Text:
####
From 1b1bafaff1c6c3a7fbea420eb62cebb90e06cfec Mon Sep 17 00:00:00 2001
From: groot <yihua.mo@zilliz.com>
Date: Wed, 30 Aug 2023 14:23:06 +0800
Subject: [PATCH] Bulkinsert read varchar by batch (#26199)

Signed-off-by: yhmo <yihua.mo@zilliz.com>
---
 internal/util/importutil/numpy_adapter.go | 67 +++++++++++++++++------
 1 file changed, 51 insertions(+), 16 deletions(-)

diff --git a/internal/util/importutil/numpy_adapter.go b/internal/util/importutil/numpy_adapter.go
index b5a89086eb..17c6832717 100644
--- a/internal/util/importutil/numpy_adapter.go
+++ b/internal/util/importutil/numpy_adapter.go
@@ -561,9 +561,26 @@ func (n *NumpyAdapter) ReadString(count int) ([]string, error) {
 		return nil, errors.New("numpy reader is nil")
 	}
 
+	// read string one by one is not efficient, here we read strings batch by batch, each bach size is no more than 16MB
+	batchRead := 1 // rows of each batch, make sure this value is equal or greater than 1
+	if utf {
+		batchRead += SingleBlockSize / (utf8.UTFMax * maxLen)
+	} else {
+		batchRead += SingleBlockSize / maxLen
+	}
+
+	log.Info("Numpy adapter: prepare to read varchar batch by batch",
+		zap.Int("readSize", readSize), zap.Int("batchRead", batchRead))
####
Data segment:

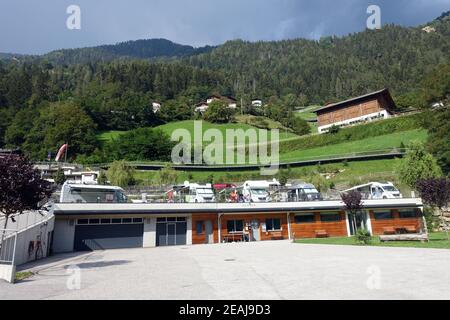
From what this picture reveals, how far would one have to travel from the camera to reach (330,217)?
####
To do: Write out the entire patch again, character for character. The material has no connection to the patch and serves a separate purpose.

Complete output:
From 1b1bafaff1c6c3a7fbea420eb62cebb90e06cfec Mon Sep 17 00:00:00 2001
From: groot <yihua.mo@zilliz.com>
Date: Wed, 30 Aug 2023 14:23:06 +0800
Subject: [PATCH] Bulkinsert read varchar by batch (#26199)

Signed-off-by: yhmo <yihua.mo@zilliz.com>
---
 internal/util/importutil/numpy_adapter.go | 67 +++++++++++++++++------
 1 file changed, 51 insertions(+), 16 deletions(-)

diff --git a/internal/util/importutil/numpy_adapter.go b/internal/util/importutil/numpy_adapter.go
index b5a89086eb..17c6832717 100644
--- a/internal/util/importutil/numpy_adapter.go
+++ b/internal/util/importutil/numpy_adapter.go
@@ -561,9 +561,26 @@ func (n *NumpyAdapter) ReadString(count int) ([]string, error) {
 		return nil, errors.New("numpy reader is nil")
 	}
 
+	// read string one by one is not efficient, here we read strings batch by batch, each bach size is no more than 16MB
+	batchRead := 1 // rows of each batch, make sure this value is equal or greater than 1
+	if utf {
+		batchRead += SingleBlockSize / (utf8.UTFMax * maxLen)
+	} else {
+		batchRead += SingleBlockSize / maxLen
+	}
+
+	log.Info("Numpy adapter: prepare to read varchar batch by batch",
+		zap.Int("readSize", readSize), zap.Int("batchRead", batchRead))